Она прошла лучше, чем я ожидал. Ребекка меня не забыла, и, несмотря на измены, о которых она рассказывала с чуть излишним, на мой взгляд, удовольствием, я по-прежнему занимал в ее сердце господствующие позиции. Рана от первой душевной боли затянулась быстро, и я воспользовался этим возвращением, чтобы утолить безмерное вожделение к этой женщине, которая так измотала меня своим отсутствием. Под любым предлогом я тискал ее: этот стан, эта плоть проникали в меня, как некий порядок вещей. Я находил ее прекрасной, упоительной, загадочной — и признавался ей в этом. Я уже говорил вам, что любил и прежде, что познал крах любовных отношений; будучи в течение двух лет женат, я даже имел девятилетнего сына, родившегося в самом начале этой истории, который остался жить с матерью, но навещал меня один-два раза в неделю. Несомненно, любовь — это два одиночества, совокупившиеся с целью породить недоразумение. Но разве существует более обольстительное недоразумение? А истинная мудрость разве не состоит в способности беспрестанно влюбляться? Начало связи накладывает свой отпечаток на все, что последует: магическое мгновение, к которому неутомимо возвращаются в разговорах любовники, истрепывающие словами сладость первых дней. Вообще, первое соприкосновение сродни надежде, оно вновь и вновь пробуждает безумную мечту о подлинной, совершенной любви. Вот почему есть встречи слишком прекрасные, убивающие чувство, встречи банальные, предвещающие пошлость отношений, встречи, насыщенные ожиданиями, от которых любовники уклониться не могут, ибо это чревато полным поражением.

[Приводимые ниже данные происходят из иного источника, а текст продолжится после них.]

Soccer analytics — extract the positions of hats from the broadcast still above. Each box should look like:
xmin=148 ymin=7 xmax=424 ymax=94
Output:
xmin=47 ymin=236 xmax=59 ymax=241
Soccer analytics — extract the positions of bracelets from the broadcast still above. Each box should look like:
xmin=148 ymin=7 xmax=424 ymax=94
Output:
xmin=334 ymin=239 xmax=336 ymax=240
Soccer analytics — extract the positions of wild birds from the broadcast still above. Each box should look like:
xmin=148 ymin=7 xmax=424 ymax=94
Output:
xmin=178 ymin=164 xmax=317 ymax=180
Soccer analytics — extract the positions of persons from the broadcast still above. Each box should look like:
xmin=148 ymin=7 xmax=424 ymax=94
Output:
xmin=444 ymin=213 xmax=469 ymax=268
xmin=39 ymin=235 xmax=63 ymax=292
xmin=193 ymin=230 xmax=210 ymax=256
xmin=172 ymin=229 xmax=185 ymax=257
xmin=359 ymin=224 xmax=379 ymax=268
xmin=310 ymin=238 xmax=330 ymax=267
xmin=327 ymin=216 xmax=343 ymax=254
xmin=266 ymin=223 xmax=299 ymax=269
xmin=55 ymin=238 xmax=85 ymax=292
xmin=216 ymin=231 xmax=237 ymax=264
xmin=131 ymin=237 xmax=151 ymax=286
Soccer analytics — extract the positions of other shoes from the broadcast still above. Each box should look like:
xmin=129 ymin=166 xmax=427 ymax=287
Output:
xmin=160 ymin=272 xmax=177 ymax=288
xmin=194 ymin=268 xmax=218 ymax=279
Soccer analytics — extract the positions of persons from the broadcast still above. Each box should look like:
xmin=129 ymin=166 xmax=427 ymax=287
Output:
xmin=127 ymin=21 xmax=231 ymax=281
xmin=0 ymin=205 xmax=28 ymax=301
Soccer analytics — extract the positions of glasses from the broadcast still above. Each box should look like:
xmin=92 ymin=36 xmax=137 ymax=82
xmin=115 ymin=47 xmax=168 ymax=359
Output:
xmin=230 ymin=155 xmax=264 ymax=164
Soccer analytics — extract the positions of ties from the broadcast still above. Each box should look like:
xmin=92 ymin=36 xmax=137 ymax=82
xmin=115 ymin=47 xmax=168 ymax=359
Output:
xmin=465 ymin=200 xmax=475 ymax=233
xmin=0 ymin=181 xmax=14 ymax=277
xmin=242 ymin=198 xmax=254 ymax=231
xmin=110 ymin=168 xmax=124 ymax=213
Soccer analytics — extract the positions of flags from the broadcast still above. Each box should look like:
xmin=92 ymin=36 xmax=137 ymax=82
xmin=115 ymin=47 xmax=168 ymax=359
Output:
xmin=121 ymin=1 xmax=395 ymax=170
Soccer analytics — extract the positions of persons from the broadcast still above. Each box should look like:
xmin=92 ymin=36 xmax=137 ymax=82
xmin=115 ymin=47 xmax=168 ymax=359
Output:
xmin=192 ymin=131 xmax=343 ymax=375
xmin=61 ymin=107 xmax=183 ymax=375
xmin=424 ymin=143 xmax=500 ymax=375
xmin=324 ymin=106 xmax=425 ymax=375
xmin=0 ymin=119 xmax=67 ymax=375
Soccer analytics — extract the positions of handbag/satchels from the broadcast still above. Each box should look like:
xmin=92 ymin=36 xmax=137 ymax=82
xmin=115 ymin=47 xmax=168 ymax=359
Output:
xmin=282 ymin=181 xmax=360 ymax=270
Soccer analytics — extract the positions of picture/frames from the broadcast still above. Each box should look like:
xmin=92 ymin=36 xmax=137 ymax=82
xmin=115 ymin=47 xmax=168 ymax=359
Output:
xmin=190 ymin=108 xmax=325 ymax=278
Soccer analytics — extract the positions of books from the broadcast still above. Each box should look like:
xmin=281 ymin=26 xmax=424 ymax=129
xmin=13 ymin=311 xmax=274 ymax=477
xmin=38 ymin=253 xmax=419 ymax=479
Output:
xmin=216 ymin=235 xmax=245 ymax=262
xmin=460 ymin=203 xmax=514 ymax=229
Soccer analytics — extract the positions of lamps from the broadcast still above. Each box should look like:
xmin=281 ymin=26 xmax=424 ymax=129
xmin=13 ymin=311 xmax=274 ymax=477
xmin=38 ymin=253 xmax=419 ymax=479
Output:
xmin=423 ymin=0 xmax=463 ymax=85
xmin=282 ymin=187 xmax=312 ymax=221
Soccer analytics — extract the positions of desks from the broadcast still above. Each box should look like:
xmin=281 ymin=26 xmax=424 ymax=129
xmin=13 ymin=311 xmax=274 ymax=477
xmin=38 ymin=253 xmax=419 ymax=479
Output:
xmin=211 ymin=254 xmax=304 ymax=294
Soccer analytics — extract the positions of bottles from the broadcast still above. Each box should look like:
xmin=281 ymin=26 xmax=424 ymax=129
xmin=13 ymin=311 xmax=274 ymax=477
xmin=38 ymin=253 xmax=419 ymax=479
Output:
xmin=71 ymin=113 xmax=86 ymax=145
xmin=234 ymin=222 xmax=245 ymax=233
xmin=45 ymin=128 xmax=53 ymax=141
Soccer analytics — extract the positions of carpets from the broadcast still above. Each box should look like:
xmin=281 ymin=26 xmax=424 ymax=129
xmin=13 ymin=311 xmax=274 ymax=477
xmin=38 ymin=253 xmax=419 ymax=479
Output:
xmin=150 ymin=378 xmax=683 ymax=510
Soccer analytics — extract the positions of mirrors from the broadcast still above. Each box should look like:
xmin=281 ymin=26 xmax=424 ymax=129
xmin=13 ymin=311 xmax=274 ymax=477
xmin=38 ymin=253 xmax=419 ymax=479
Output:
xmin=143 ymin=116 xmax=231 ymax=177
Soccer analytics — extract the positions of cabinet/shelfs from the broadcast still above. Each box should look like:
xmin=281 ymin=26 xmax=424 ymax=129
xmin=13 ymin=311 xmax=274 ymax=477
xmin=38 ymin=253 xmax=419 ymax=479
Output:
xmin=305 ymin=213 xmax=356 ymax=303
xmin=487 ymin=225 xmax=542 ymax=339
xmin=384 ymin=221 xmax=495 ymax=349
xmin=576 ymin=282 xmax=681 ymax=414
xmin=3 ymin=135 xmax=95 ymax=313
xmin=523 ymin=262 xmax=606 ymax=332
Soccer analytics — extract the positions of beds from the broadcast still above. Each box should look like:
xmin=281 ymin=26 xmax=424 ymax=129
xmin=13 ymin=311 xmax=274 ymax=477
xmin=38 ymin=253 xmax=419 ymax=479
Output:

Мы возобновили нашу прежнюю жизнь; но близилась зима, первые дожди сделали наши ночные вылазки затруднительными. И мы поселились у меня (Ребекка жила с родителями), чтобы познать типичное счастье семейной пары, которое состоит из сладостных повторов, размеренных наплывов чувства, отложенных ежедневных забот, счастье банок с вареньем и домашнего очага, куда забиваешься, чтобы укрыться от шквальных ветров внешнего мира. Банальностью этой мы наслаждались тем более невинно, что, будучи внове друг для друга, воспринимали ее как отклонение от нормы. Мы были достаточно богаты и изобретательны, чтобы разрешить себе некое слабое подобие брака, дабы избрать посредственность самим, а не сносить ее поневоле. Простейшие жесты и поступки — включить телевизор, приготовить что-то вкусненькое — были для нас роскошью общения. Холодная погода и расцветающее чувство вступили в сговор, чтобы склеить нас намертво. Наша совместная жизнь стала временем лени и неги. Семейный союз источал доверие и спокойствие. Уникальные мгновения, не поддающиеся рассказу, ибо счастье имеет собственную историю, которая не может быть обыкновенной, а память смешивается с забвением — отдельные эпизоды столь насыщенны, что ретушируются самим своим совершенством, застывают в вечном тумане.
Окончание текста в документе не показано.